Perhaps you have to be born into a snowscape to love it for itself, for the feeling of it. However the context, its presence heralds the cold. We passed below many snow-covered hills, yesterday, on our second jaunt to the sawmill to retrieve another load of logs for the fire.
When the fire’s burning briskly, and the place is warming up, I can get myself sorted and begin my writing day. Like the snowy hills that are far away, the completion of any given writing task is a distant landscape in my internal vision, a way-post to remind me that life is not limitless. There are boundaries that will constrain the work, but within that context a certain freedom reigns.
So I’m trying to develop a broader attitude to the writing I feel I need to do; a simple schedule helps, and my Christmas present writing chair is a great blessing too. In my little writing nook I can wander through the fields of imagination, exploring new thoughts and developing new understandings.

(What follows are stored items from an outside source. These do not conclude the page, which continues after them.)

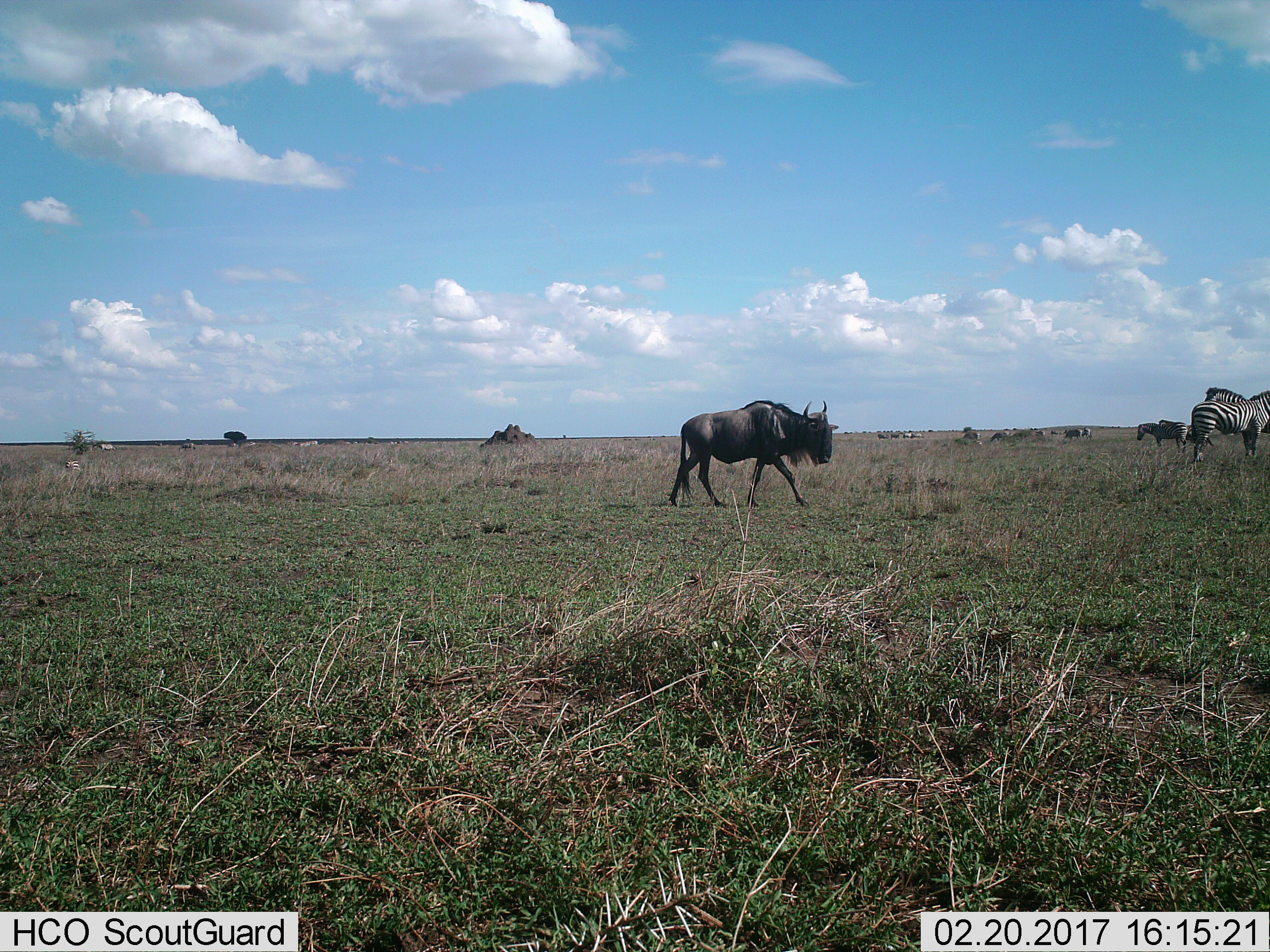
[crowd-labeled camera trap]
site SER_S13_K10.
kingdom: Animalia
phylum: Chordata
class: Mammalia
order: Artiodactyla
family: Bovidae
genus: Connochaetes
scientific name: Connochaetes taurinus taurinus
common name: blue wildebeest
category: wildebeestblue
Wildebeestblue (blue wildebeest) (Connochaetes taurinus taurinus), count 1. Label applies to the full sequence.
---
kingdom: Animalia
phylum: Chordata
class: Mammalia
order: Perissodactyla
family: Equidae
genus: Equus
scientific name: Equus quagga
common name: plains zebra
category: zebraplains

I managed to create a real fictional story, yesterday morning, based on the delight of the ice crystal facilitating fungus we studied earlier. I feel I need to spend more time in that fertile space where wonder and surprise reside. But I’ve loved the factual writing that’s come with the territory of my life, still do.
Doubtless I shall pursue endeavours in both spheres, like a camera captures both snowy hills and sheep grazing on green pastures below, at the same time.